Sir Albert said section 126 of the Electoral Act 2018 does nothing more than define the offence of bribery as it relates to elections, an election petition therefore can only assert that the election of a candidate was not valid and will do that in the exercise of its civil jurisdiction, as opposed to inquiring into the offence of bribery in its criminal jurisdiction.

Sir Albert explained that the election petition filed by Oliver Noll Salopuka against Dickson Mua Panakitasi on May 17, 2020, alleges that the Respondent is “guilty” of eight grounds of bribery by himself and or by his agents, and relies on the provisions of section 126(1)(2)(iii)(sic) of the Electoral Act 2018 to have the election invalidated. This petition was amended on 6 September 2019 and further amended on December 16,2019.

Counsel should not confuse the process in determining an election petition as opposed to proof of guilt in a criminal prosecution. Proof of guilt in a criminal prosecution is of a higher standard, while proof of bribery in an election petition is lower than the criminal standard but higher than the civil standard of ‘balance of probabilities,” Sir Albert said.

He said as amended the petition relies on the provisions of section 126(1)(a)(b)(ii) and section 126(1)(a)(b)(iii) for the allegations of bribery. It is important to point out from the outset that relying on proof of “guilt” of a candidate under section 126 of the Electoral Act 2018 to invalidate an election is not the right way of going about an election petition.

“This is not a criminal proceeding, and an election petition is not about proving guilt of a candidate. Section 126 of the Electoral Act 2018 does nothing more than define the offence of bribery as it relates to elections. An election petition therefore can only assert that the election of a candidate was not valid and will do that in the exercise of its civil jurisdiction, as opposed to inquiring into the offence of bribery in its criminal jurisdiction”, Sir Albert said.

Sir Albert explained that the legislative intention is not hidden for it can be ascertained by viewing the committee reports and debates of Parliament as contained in the “Hansard Reports or Transcripts”, when the particular clause(s) were debated in detail (if any) in Parliament. Judicial notice can be taken of the legislative history of the Act and all facts constituting the subject-matter of the Act.

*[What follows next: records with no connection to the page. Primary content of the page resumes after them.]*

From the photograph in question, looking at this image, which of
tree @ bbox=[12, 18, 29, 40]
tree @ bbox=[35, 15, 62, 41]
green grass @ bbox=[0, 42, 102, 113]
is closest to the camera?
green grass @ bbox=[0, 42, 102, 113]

“I have had the opportunity since, to inspect the debates on Hansard, on the clauses covering Parts 8 and 9 of the Act, on “Election Petitions” and “Electoral Offences”, but found nothing to suggest, that the omission was deliberate and intended by Parliament to confine the consequences of bribery and corrupt allegations to a criminal prosecution in section 129”, Sir Albert said.

If it was the will of Parliament to confine allegations of bribery to criminal prosecutions as the only route to invalidating an election, I do not think it would have remained so silent about such change, for the effect of such change, under Parts 8 and 9 of the Act would create a vastly different regime that requires a criminal conviction before a member can be disqualified (s. 129) and his election to be invalidated. This would amount to a major policy shift, which makes it much more difficult for alleged corrupt behavior to be investigated, proven and punished, Sir Albert said in his ruling on Friday 1st May.

Therefore, he said the current petition is defective for it merely seeks the determination of the guilt of the Respondent, when the issue before the Court should be determining the validity of the election in its civil jurisdiction on the grounds of bribery and or corrupt practice.